#### Text block
Grab this GPU driver if you scored an RTX 3060 Ti, or are getting blue screen crashes

GeForce RTX 3060 Ti Founders Edition
(Image credit: Nvidia)

For those of you who were quick on the trigger finger yesterday and managed to secure a GeForce RTX 3060 Ti graphics card before it inevitably sold out, Nvidia is serving up a new GPU driver that adds support for your shiny new piece of hardware. It also fixes two separate 'blue screen of death' errors, or BSODs—those dreaded Windows crashes that dump you into a blue screen before rebooting.

Support for the 3060 Ti is really the highlight, though. The latest 457.51 WHQL driver is deemed "Game Ready" for Nvidia's latest version of Ampere, and that essentially means this driver will ensure you are getting the best experience from your new card, in terms of performance and reliability.

#### Problem set
1) In the rows from the line containing "The scene in" through the end of the rows, swap "farmland plot" for "crop field" and reproduce that span with nothing else changed.
2) Carry the article about Nvidia's 457.51 driver forward from its last sentence.
The rows have no connection to the article about Nvidia's new GPU driver.

#### Record set
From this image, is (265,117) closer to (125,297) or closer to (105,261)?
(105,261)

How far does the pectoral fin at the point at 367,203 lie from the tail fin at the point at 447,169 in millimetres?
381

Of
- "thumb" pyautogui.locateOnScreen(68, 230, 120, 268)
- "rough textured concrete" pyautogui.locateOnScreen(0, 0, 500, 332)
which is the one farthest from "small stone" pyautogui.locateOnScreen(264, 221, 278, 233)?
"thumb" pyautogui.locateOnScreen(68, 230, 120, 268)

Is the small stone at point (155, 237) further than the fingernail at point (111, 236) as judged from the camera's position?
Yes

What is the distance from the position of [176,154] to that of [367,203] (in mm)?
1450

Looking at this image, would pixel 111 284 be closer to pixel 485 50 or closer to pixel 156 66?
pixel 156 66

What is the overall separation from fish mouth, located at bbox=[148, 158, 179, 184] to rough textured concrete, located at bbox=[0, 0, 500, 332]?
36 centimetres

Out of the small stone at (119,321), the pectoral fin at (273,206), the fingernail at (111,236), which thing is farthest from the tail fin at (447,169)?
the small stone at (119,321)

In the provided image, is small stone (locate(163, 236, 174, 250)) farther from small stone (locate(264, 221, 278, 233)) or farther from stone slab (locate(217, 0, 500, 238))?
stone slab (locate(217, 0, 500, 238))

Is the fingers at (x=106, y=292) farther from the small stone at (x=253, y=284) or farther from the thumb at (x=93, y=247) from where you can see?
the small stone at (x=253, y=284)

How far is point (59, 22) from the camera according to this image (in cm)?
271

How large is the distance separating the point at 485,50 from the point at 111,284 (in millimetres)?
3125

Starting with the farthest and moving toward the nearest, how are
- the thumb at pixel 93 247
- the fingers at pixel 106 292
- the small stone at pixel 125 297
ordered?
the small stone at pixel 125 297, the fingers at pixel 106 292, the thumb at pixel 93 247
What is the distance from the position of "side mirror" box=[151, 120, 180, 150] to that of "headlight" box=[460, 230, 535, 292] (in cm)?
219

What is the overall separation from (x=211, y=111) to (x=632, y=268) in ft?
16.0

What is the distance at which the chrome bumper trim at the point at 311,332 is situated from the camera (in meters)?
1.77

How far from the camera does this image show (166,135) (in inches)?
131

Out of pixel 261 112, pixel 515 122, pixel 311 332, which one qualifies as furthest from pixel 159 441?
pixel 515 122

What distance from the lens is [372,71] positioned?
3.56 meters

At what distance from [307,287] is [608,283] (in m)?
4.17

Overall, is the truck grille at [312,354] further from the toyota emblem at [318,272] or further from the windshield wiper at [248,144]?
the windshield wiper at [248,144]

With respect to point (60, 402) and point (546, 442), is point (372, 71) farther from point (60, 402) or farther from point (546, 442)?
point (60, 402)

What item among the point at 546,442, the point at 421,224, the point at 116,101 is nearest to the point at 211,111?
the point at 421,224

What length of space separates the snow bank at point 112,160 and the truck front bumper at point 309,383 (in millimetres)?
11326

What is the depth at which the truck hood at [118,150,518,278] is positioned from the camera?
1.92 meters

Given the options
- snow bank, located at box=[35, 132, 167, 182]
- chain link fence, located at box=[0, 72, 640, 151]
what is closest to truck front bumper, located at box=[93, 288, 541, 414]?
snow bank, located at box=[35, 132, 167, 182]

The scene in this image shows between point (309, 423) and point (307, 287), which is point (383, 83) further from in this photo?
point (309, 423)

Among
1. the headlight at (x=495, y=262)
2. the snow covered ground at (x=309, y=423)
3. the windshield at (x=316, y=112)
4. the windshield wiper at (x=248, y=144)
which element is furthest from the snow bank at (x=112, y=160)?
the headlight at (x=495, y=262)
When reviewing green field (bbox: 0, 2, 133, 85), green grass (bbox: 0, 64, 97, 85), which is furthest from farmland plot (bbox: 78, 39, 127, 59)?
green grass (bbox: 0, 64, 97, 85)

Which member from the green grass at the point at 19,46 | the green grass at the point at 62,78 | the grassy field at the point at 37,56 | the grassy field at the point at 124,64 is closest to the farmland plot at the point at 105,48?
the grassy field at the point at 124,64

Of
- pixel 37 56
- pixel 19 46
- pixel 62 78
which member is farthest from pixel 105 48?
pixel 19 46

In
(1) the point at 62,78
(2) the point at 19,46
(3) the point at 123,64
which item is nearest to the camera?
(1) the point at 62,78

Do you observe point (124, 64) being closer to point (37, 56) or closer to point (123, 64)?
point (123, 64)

#### Answers to the exercise
1)
The scene in this image shows between point (309, 423) and point (307, 287), which is point (383, 83) further from in this photo?
point (309, 423)

Among
1. the headlight at (x=495, y=262)
2. the snow covered ground at (x=309, y=423)
3. the windshield at (x=316, y=112)
4. the windshield wiper at (x=248, y=144)
which element is furthest from the snow bank at (x=112, y=160)?
the headlight at (x=495, y=262)
When reviewing green field (bbox: 0, 2, 133, 85), green grass (bbox: 0, 64, 97, 85), which is furthest from crop field (bbox: 78, 39, 127, 59)?
green grass (bbox: 0, 64, 97, 85)

Which member from the green grass at the point at 19,46 | the green grass at the point at 62,78 | the grassy field at the point at 37,56 | the grassy field at the point at 124,64 is closest to the crop field at the point at 105,48?
the grassy field at the point at 124,64

Of
- pixel 37 56
- pixel 19 46
- pixel 62 78
which member is farthest from pixel 105 48?
pixel 19 46

In
(1) the point at 62,78
(2) the point at 19,46
(3) the point at 123,64
which item is nearest to the camera?
(1) the point at 62,78

Do you observe point (124, 64) being closer to point (37, 56) or closer to point (123, 64)?
point (123, 64)

2)
"The GeForce RTX 3060 Ti is available now. Faster than the $699 RTX 2080 Super, and beating the RTX 2060 Super by an average of 40 percent, the new $399 GeForce RTX 30 Series graphics card is a tremendous purchase for gamers seeking blistering 1080p and 1440p max setting performance," Nvidia says.

We agree, it is a tremendous purchase, just that actually buying one is the tricky part. Nvidia noted after the GeForce RTX 3080 launch that it was seeing "unprecedented demand" for Ampere, and that seems to have continued for the 3090, 3070, and now the 3060 Ti, all of which sold out pretty much immediately.

Beyond that, there are no specific game optimizations with this driver, but there are a few bug fixes. Nvidia says this driver fixes an issue that can cause blue screen crashes when waking from sleep while running an Ampere GPU. Separately, it also fixes a blue screen bug that can occur when playing or browsing videos from the Chrome browser. It's not clear if that also affects the modern version of Edge, which is based on the same Chromium engine as Chrome.

There are two other bug fixes in this release. One is after launching and then closing Star Wars: Squadrons, Freestyle/Ansel stops working in supported games. The other is that Lenovo Y740 laptops can have a corrupted display after waking from sleep.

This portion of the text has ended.